O Alcaçuz é uma planta proveniente da Europa Meridional, mede de 30 centímetros a 1 metro de altura, apresenta um caule ereto, folhas pecioladas, compostas por 9 a 17 folíolos ovais ou oblongos, inteiros, verdes, viscosos na parte inferior; flores de cor azul claro ou lilás em cachos espiciformes cilíndricos; o fruto é uma vagem comprida, linear, com 3 ou 4 sementes castanhas.

Glicirrizina é o ingrediente ativo no alcaçuz natural. Para as pessoas que são, particularmente, sensíveis aos efeitos da glicirrizina, produtos de alcaçuz que são, especialmente, tratados para conter uma quantidade muito menor de glicirricina (cerca de um décimo da quantidade usual) estão disponíveis.

Indicações

As pessoas, geralmente, consomem o alcaçuz para suprimir a tosse, diminuir dor de garganta e aliviar o estômago.

Aplicada externamente, acredita-se que diminua a irritação da pele (por exemplo, eczema).

Efeitos colaterais e interações

Glicirrizina faz com que os rins retenham sal e água, possivelmente levando a hipertensão arterial.

Também, faz com que os rins excretem potássio, possivelmente causando baixos níveis de potássio no sangue.

Aumento da secreção de potássio pode ser um problema particular para as pessoas que apresentem doença cardíaca, e para aqueles que tomam digoxina ou diuréticos que aumentam a excreção de potássio na urina.

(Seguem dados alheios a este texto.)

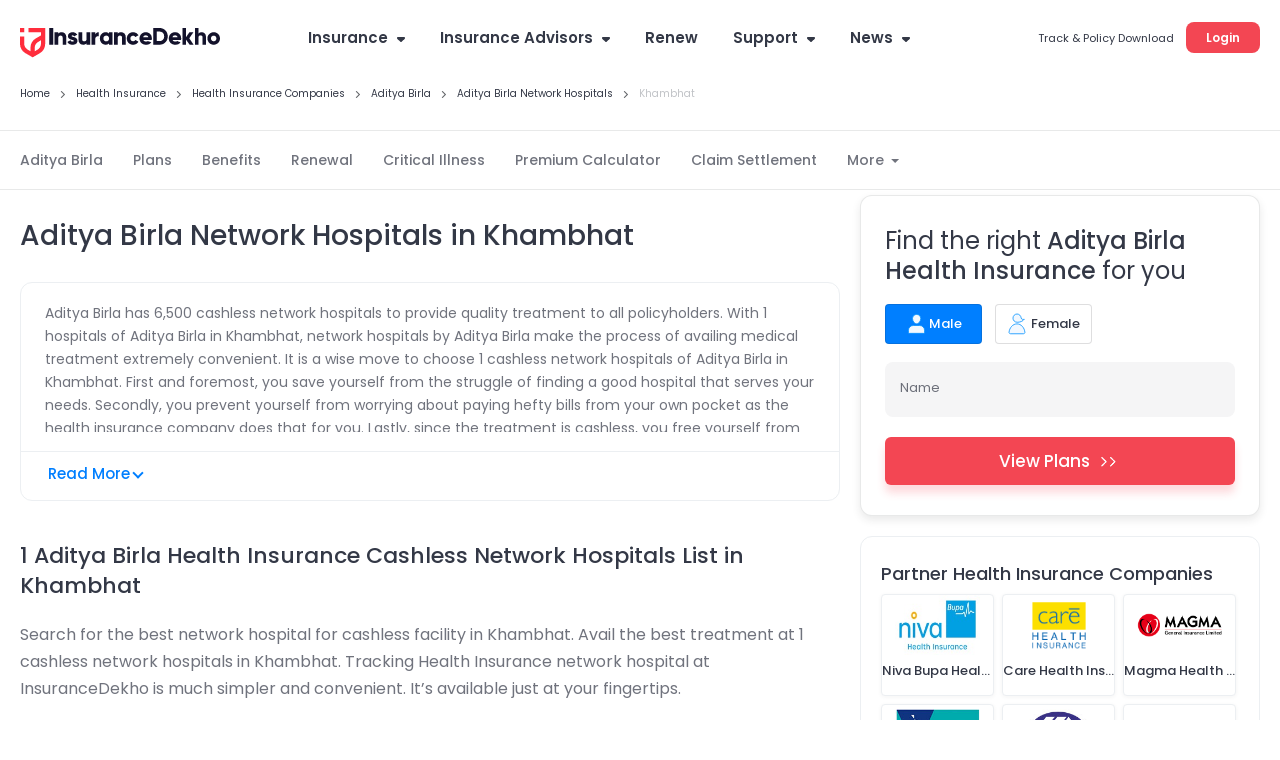

--- FILE ---
content_type: image/svg+xml
request_url: https://static.insurancedekho.com/pwa/img/radio-uncheck.svg
body_size: -519
content:
<svg width="19" height="19" viewBox="0 0 19 19" fill="none" xmlns="http://www.w3.org/2000/svg">
<rect width="19" height="19" rx="9.5" fill="white"/>
<rect x="0.5" y="0.5" width="18" height="18" rx="9" stroke="#333846" stroke-opacity="0.1"/>
</svg>
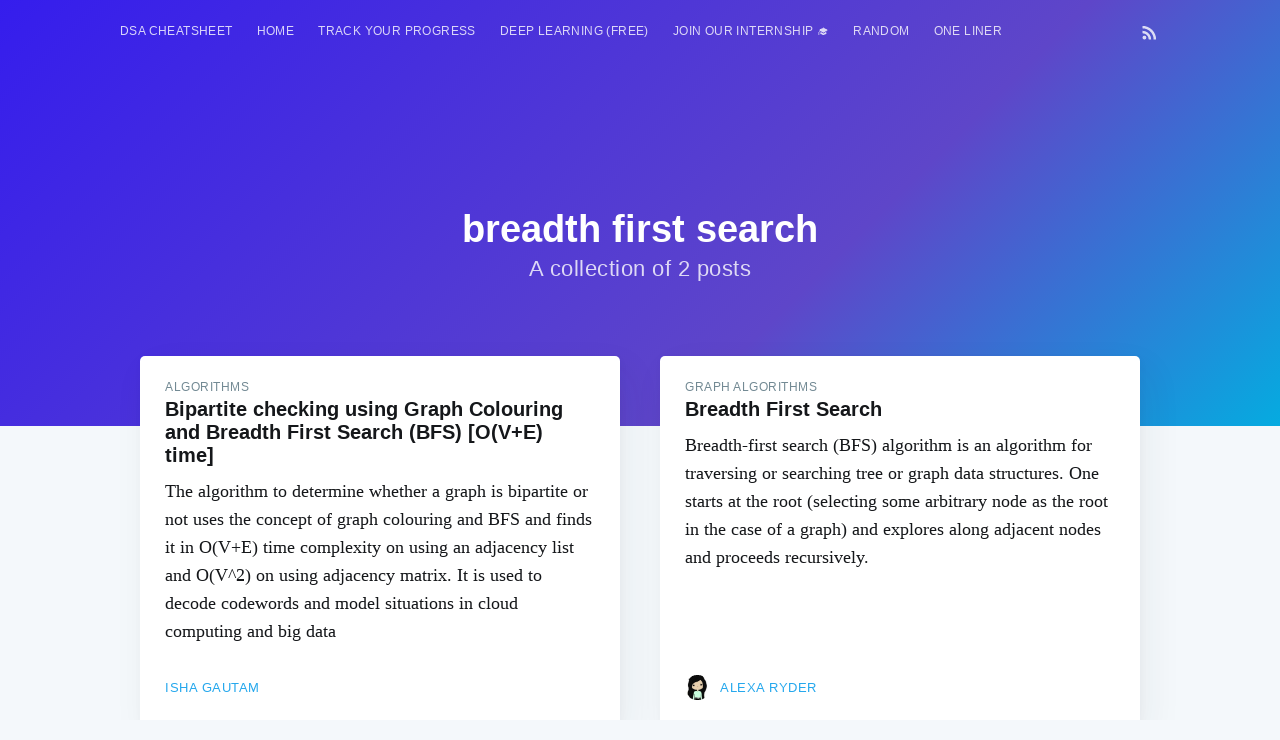

--- FILE ---
content_type: text/html; charset=utf-8
request_url: https://www.google.com/recaptcha/api2/aframe
body_size: 267
content:
<!DOCTYPE HTML><html><head><meta http-equiv="content-type" content="text/html; charset=UTF-8"></head><body><script nonce="W0080LwS1kvmaTxf_z1FSQ">/** Anti-fraud and anti-abuse applications only. See google.com/recaptcha */ try{var clients={'sodar':'https://pagead2.googlesyndication.com/pagead/sodar?'};window.addEventListener("message",function(a){try{if(a.source===window.parent){var b=JSON.parse(a.data);var c=clients[b['id']];if(c){var d=document.createElement('img');d.src=c+b['params']+'&rc='+(localStorage.getItem("rc::a")?sessionStorage.getItem("rc::b"):"");window.document.body.appendChild(d);sessionStorage.setItem("rc::e",parseInt(sessionStorage.getItem("rc::e")||0)+1);localStorage.setItem("rc::h",'1768818563208');}}}catch(b){}});window.parent.postMessage("_grecaptcha_ready", "*");}catch(b){}</script></body></html>

--- FILE ---
content_type: application/javascript; charset=utf-8
request_url: https://fundingchoicesmessages.google.com/f/AGSKWxXzuKTCJ84fCOgyGKRi4OMSkZ9UbugU7-iZ8WKjiAlQ7HhBLdADWKQE_07T7ylRu5isrmRDwEhJsrv1oyR6yxTa3bcw-Efzu2uSycnJglmlKnJcNrGKarrT63gBLiRIv5LdWEN6HSEnj0IzmRPgJJB0yiK7GAZkkz6PVvFAnNgEBy-bokYD0UK7yRCf/_/banner_OAS.js/adv/?rad_=adMenu&/bannerpump./ad.jsp?
body_size: -1291
content:
window['30cb5e61-58a9-4ca8-89ee-9981b6180987'] = true;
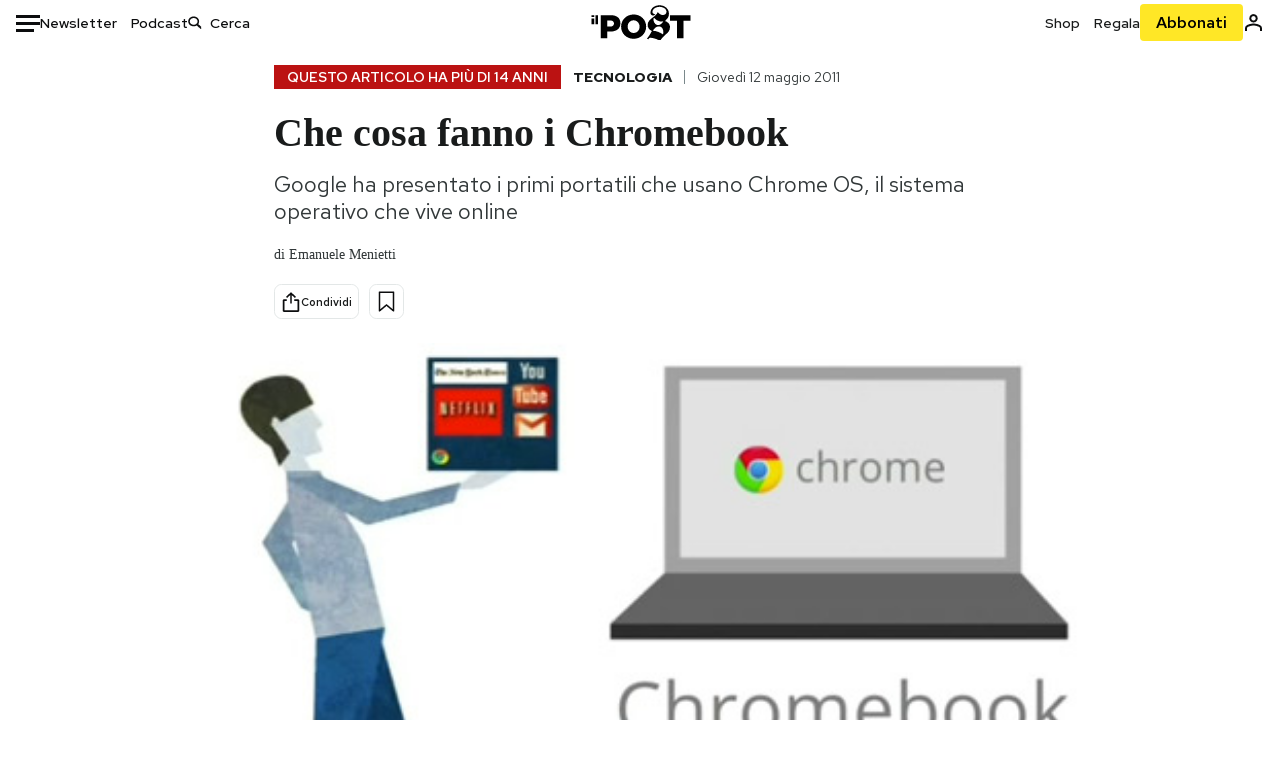

--- FILE ---
content_type: text/html; charset=utf-8
request_url: https://www.google.com/recaptcha/api2/aframe
body_size: 185
content:
<!DOCTYPE HTML><html><head><meta http-equiv="content-type" content="text/html; charset=UTF-8"></head><body><script nonce="em0eRffbPBjZVqbpKFSAHQ">/** Anti-fraud and anti-abuse applications only. See google.com/recaptcha */ try{var clients={'sodar':'https://pagead2.googlesyndication.com/pagead/sodar?'};window.addEventListener("message",function(a){try{if(a.source===window.parent){var b=JSON.parse(a.data);var c=clients[b['id']];if(c){var d=document.createElement('img');d.src=c+b['params']+'&rc='+(localStorage.getItem("rc::a")?sessionStorage.getItem("rc::b"):"");window.document.body.appendChild(d);sessionStorage.setItem("rc::e",parseInt(sessionStorage.getItem("rc::e")||0)+1);localStorage.setItem("rc::h",'1768995534748');}}}catch(b){}});window.parent.postMessage("_grecaptcha_ready", "*");}catch(b){}</script></body></html>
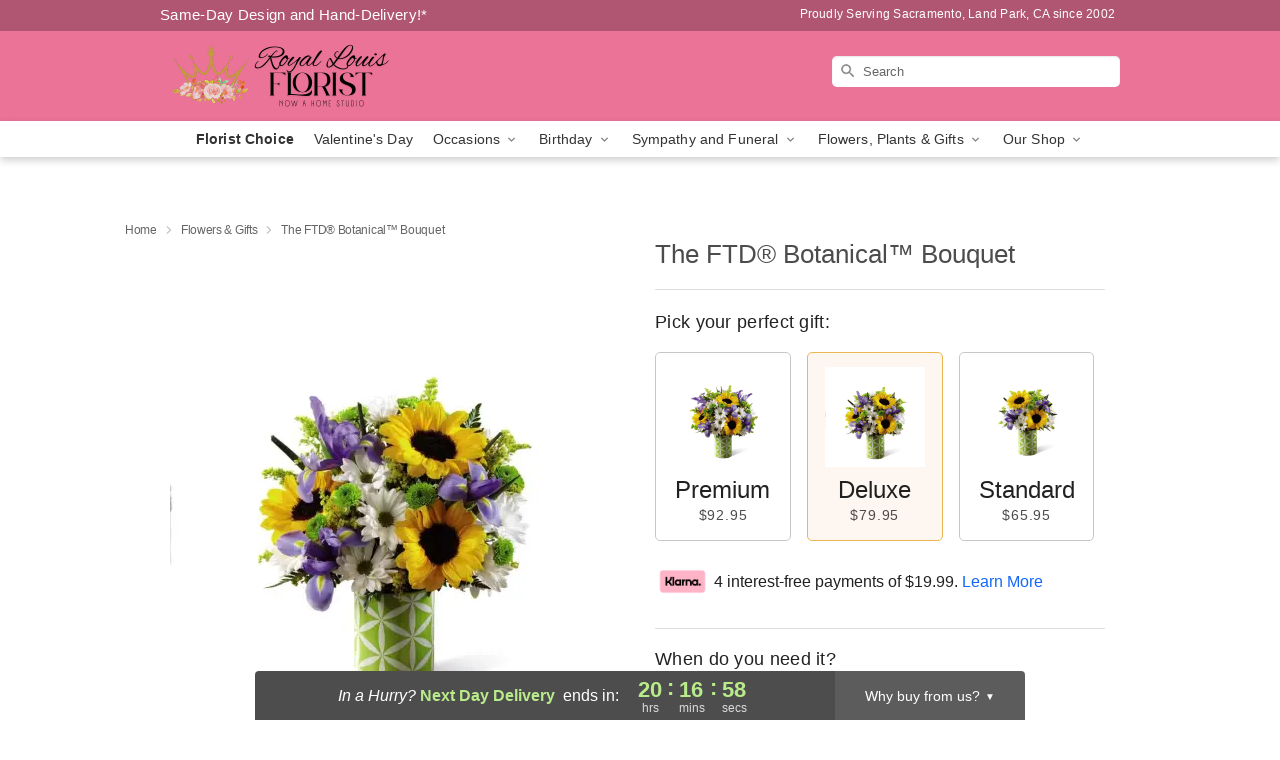

--- FILE ---
content_type: text/html; charset=UTF-8
request_url: https://www.royallouisflorist.com/storefronts/datesClosed?fcplus=0
body_size: 678
content:
{"no_delivery_dates":["2026-01-01","2026-01-03","2026-01-04","2026-01-05","2026-01-10","2026-01-11","2026-01-12","2026-01-15","2026-01-16","2026-01-17","2026-01-18","2026-01-19","2026-01-24","2026-01-26","2026-02-02","2026-02-09","2026-02-16","2026-02-23","2026-03-02","2026-03-09","2026-03-16","2026-03-23","2026-03-30","2026-04-06","2026-04-13","2026-04-20","2026-04-27"],"no_pickup_dates":["2026-01-01","2026-01-03","2026-01-04","2026-01-05","2026-01-10","2026-01-11","2026-01-12","2026-01-15","2026-01-16","2026-01-17","2026-01-18","2026-01-19","2026-01-24","2026-01-25","2026-01-26","2026-01-31","2026-02-01","2026-02-02","2026-02-07","2026-02-08","2026-02-09","2026-02-14","2026-02-15","2026-02-16","2026-02-21","2026-02-22","2026-02-23","2026-02-28","2026-03-01","2026-03-02","2026-03-07","2026-03-08","2026-03-09","2026-03-14","2026-03-15","2026-03-16","2026-03-21","2026-03-22","2026-03-23","2026-03-28","2026-03-29","2026-03-30","2026-04-04","2026-04-05","2026-04-06","2026-04-11","2026-04-12","2026-04-13","2026-04-18","2026-04-19","2026-04-20","2026-04-25","2026-04-26","2026-04-27"],"delivery_cutoff_difference":{"y":0,"m":0,"d":0,"h":1,"i":12,"s":59,"f":0.351233,"weekday":0,"weekday_behavior":0,"first_last_day_of":0,"invert":0,"days":0,"special_type":0,"special_amount":0,"have_weekday_relative":0,"have_special_relative":0},"pickup_cutoff_difference":{"y":0,"m":0,"d":0,"h":1,"i":57,"s":59,"f":0.351233,"weekday":0,"weekday_behavior":0,"first_last_day_of":0,"invert":0,"days":0,"special_type":0,"special_amount":0,"have_weekday_relative":0,"have_special_relative":0},"pickup_cutoff":"12:00 PM PDT","delivery_cutoff":"12:45 PM PDT","delivery_today":false,"pickup_today":false,"pickup_disabled":false,"delivery_disabled":false,"delivery_cutoff_diff_next":{"y":0,"m":0,"d":0,"h":20,"i":17,"s":0,"f":0.640557,"weekday":0,"weekday_behavior":0,"first_last_day_of":0,"invert":1,"days":0,"special_type":0,"special_amount":0,"have_weekday_relative":0,"have_special_relative":0},"delivery_next_100hr":true}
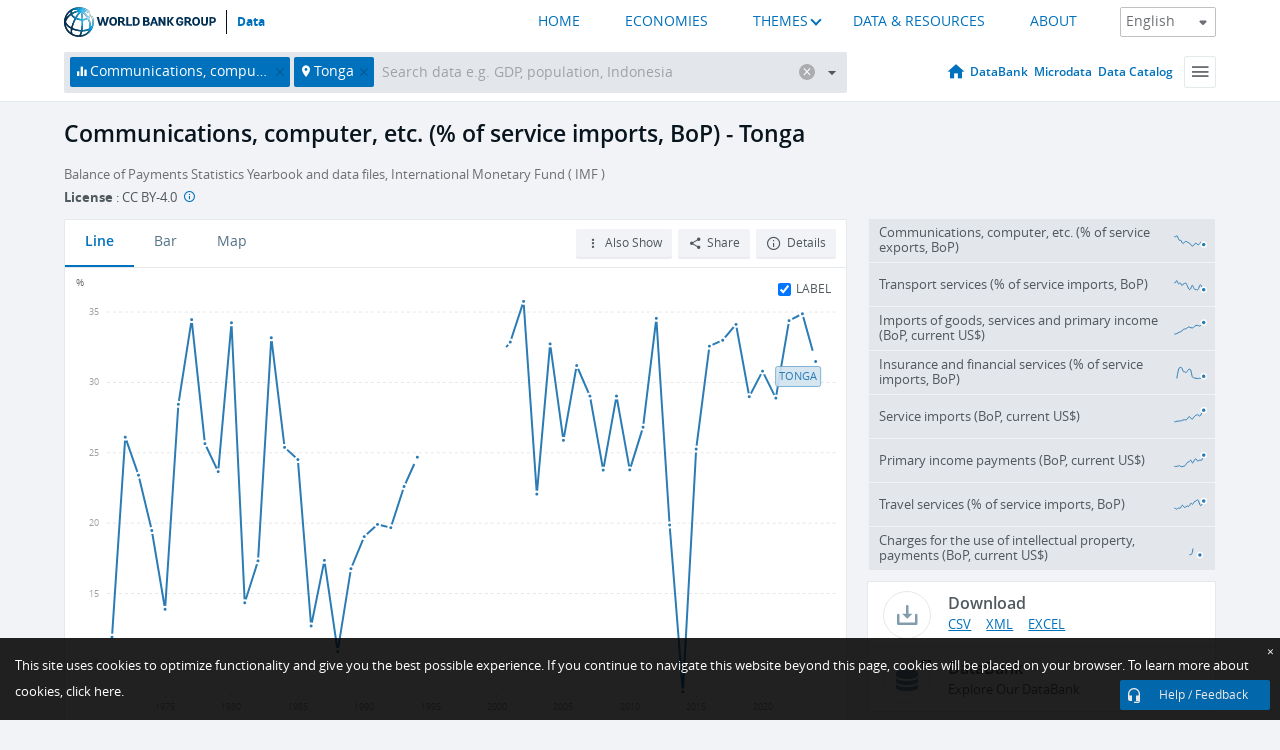

--- FILE ---
content_type: application/javascript; charset=utf-8
request_url: https://by2.uservoice.com/t2/136660/web/track.js?_=1769599208658&s=0&c=__uvSessionData0&d=eyJlIjp7InUiOiJodHRwczovL2RhdGEud29ybGRiYW5rLm9yZy9pbmRpY2F0b3IvQk0uR1NSLkNNQ1AuWlM%2FbG9jYXRpb25zPVRPIiwiciI6IiJ9fQ%3D%3D
body_size: 23
content:
__uvSessionData0({"uvts":"33384a69-d1c9-4831-61fa-8f297706de43"});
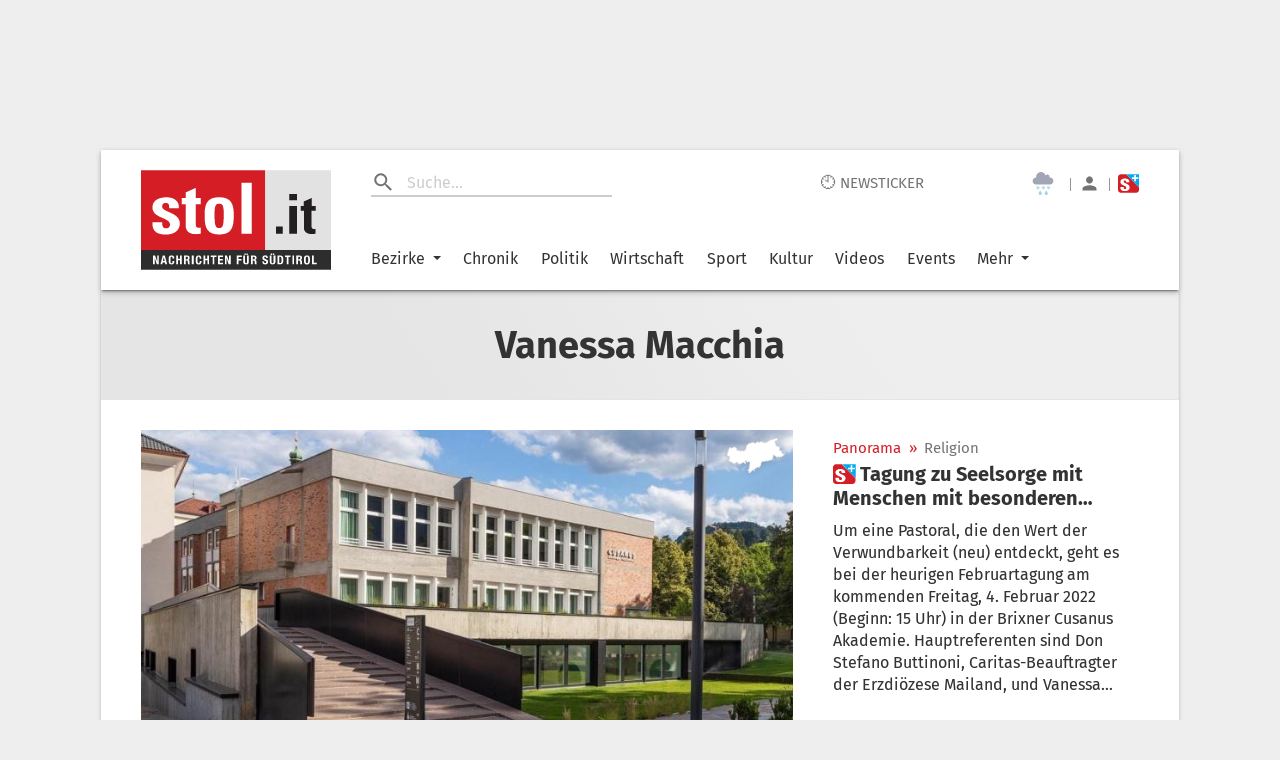

--- FILE ---
content_type: text/javascript;charset=utf-8
request_url: https://id.cxense.com/public/user/id?json=%7B%22identities%22%3A%5B%7B%22type%22%3A%22ckp%22%2C%22id%22%3A%22mkxgu2xcmdsbss23%22%7D%2C%7B%22type%22%3A%22lst%22%2C%22id%22%3A%221bw1jicujwruv1ge7n39fp2rua%22%7D%2C%7B%22type%22%3A%22cst%22%2C%22id%22%3A%221bw1jicujwruv1ge7n39fp2rua%22%7D%5D%7D&callback=cXJsonpCB1
body_size: 188
content:
/**/
cXJsonpCB1({"httpStatus":200,"response":{"userId":"cx:1mujbvytulhe71zz9giw2zd7q4:m8l4tyo0vi4","newUser":true}})

--- FILE ---
content_type: text/javascript;charset=utf-8
request_url: https://p1cluster.cxense.com/p1.js
body_size: 101
content:
cX.library.onP1('1bw1jicujwruv1ge7n39fp2rua');
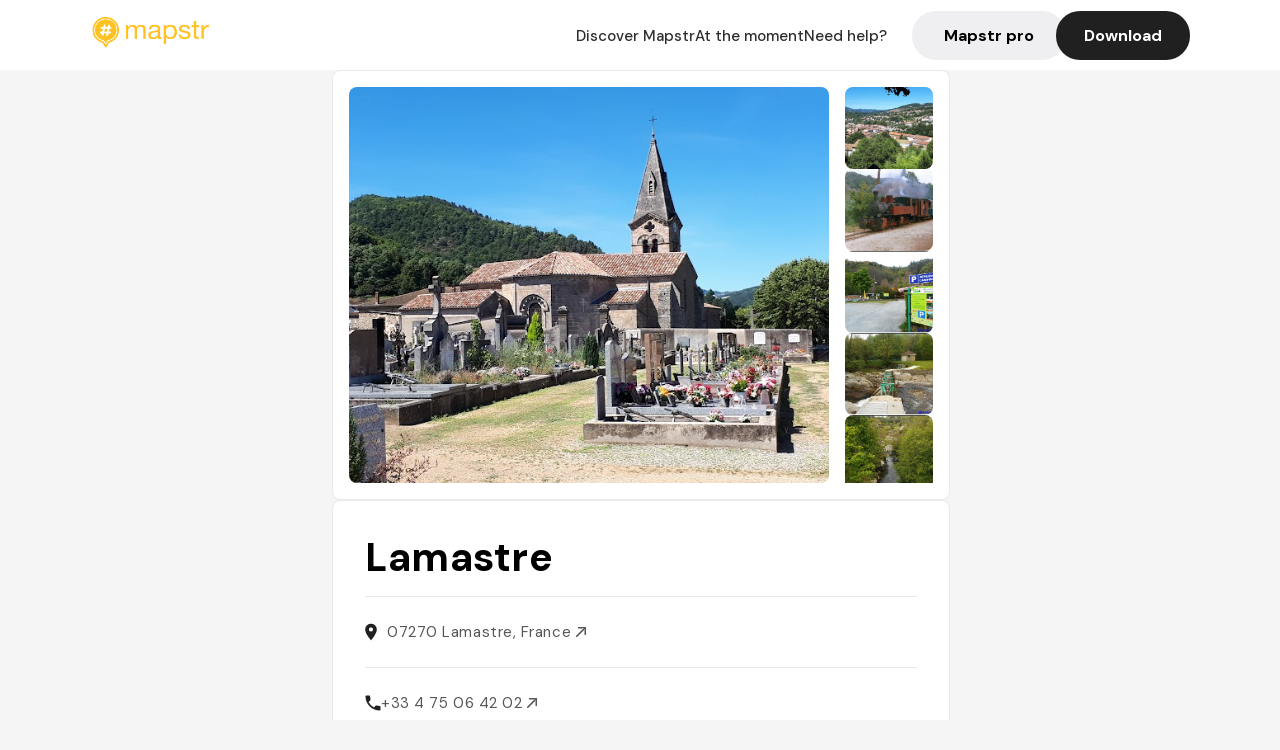

--- FILE ---
content_type: text/javascript; charset=utf-8
request_url: https://app.link/_r?sdk=web2.86.5&branch_key=key_live_dbc5wsKNveuCgwCRZPWBmikgzvc1ghEx&callback=branch_callback__0
body_size: 68
content:
/**/ typeof branch_callback__0 === 'function' && branch_callback__0("1542532650695454674");

--- FILE ---
content_type: text/javascript; charset=utf-8
request_url: https://app.link/_r?sdk=web2.86.5&_t=1542532650695454674&branch_key=key_live_dbc5wsKNveuCgwCRZPWBmikgzvc1ghEx&callback=branch_callback__1
body_size: 69
content:
/**/ typeof branch_callback__1 === 'function' && branch_callback__1("1542532650695454674");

Tais pessoas, e aqueles que têm pressão alta, devem evitar administrar o alcaçuz.

O alcaçuz pode aumentar o risco de parto prematuro. Assim, as mulheres grávidas devem evita-lo.

Fonte:

DA COSTA, Rhizia Dhamirys Silva Gusmão; JIMENEZ, George Chavez. Uso Popular das Plantas Medicinais para Tratamento de Doenças Gastrintestinais.

JUNIOR, Valdir F. Veiga; PINTO, Angelo C.; MACIEL, Maria Aparecida M. Plantas medicinais: cura segura. Química nova, v. 28, n. 3, p. 519-528, 2005.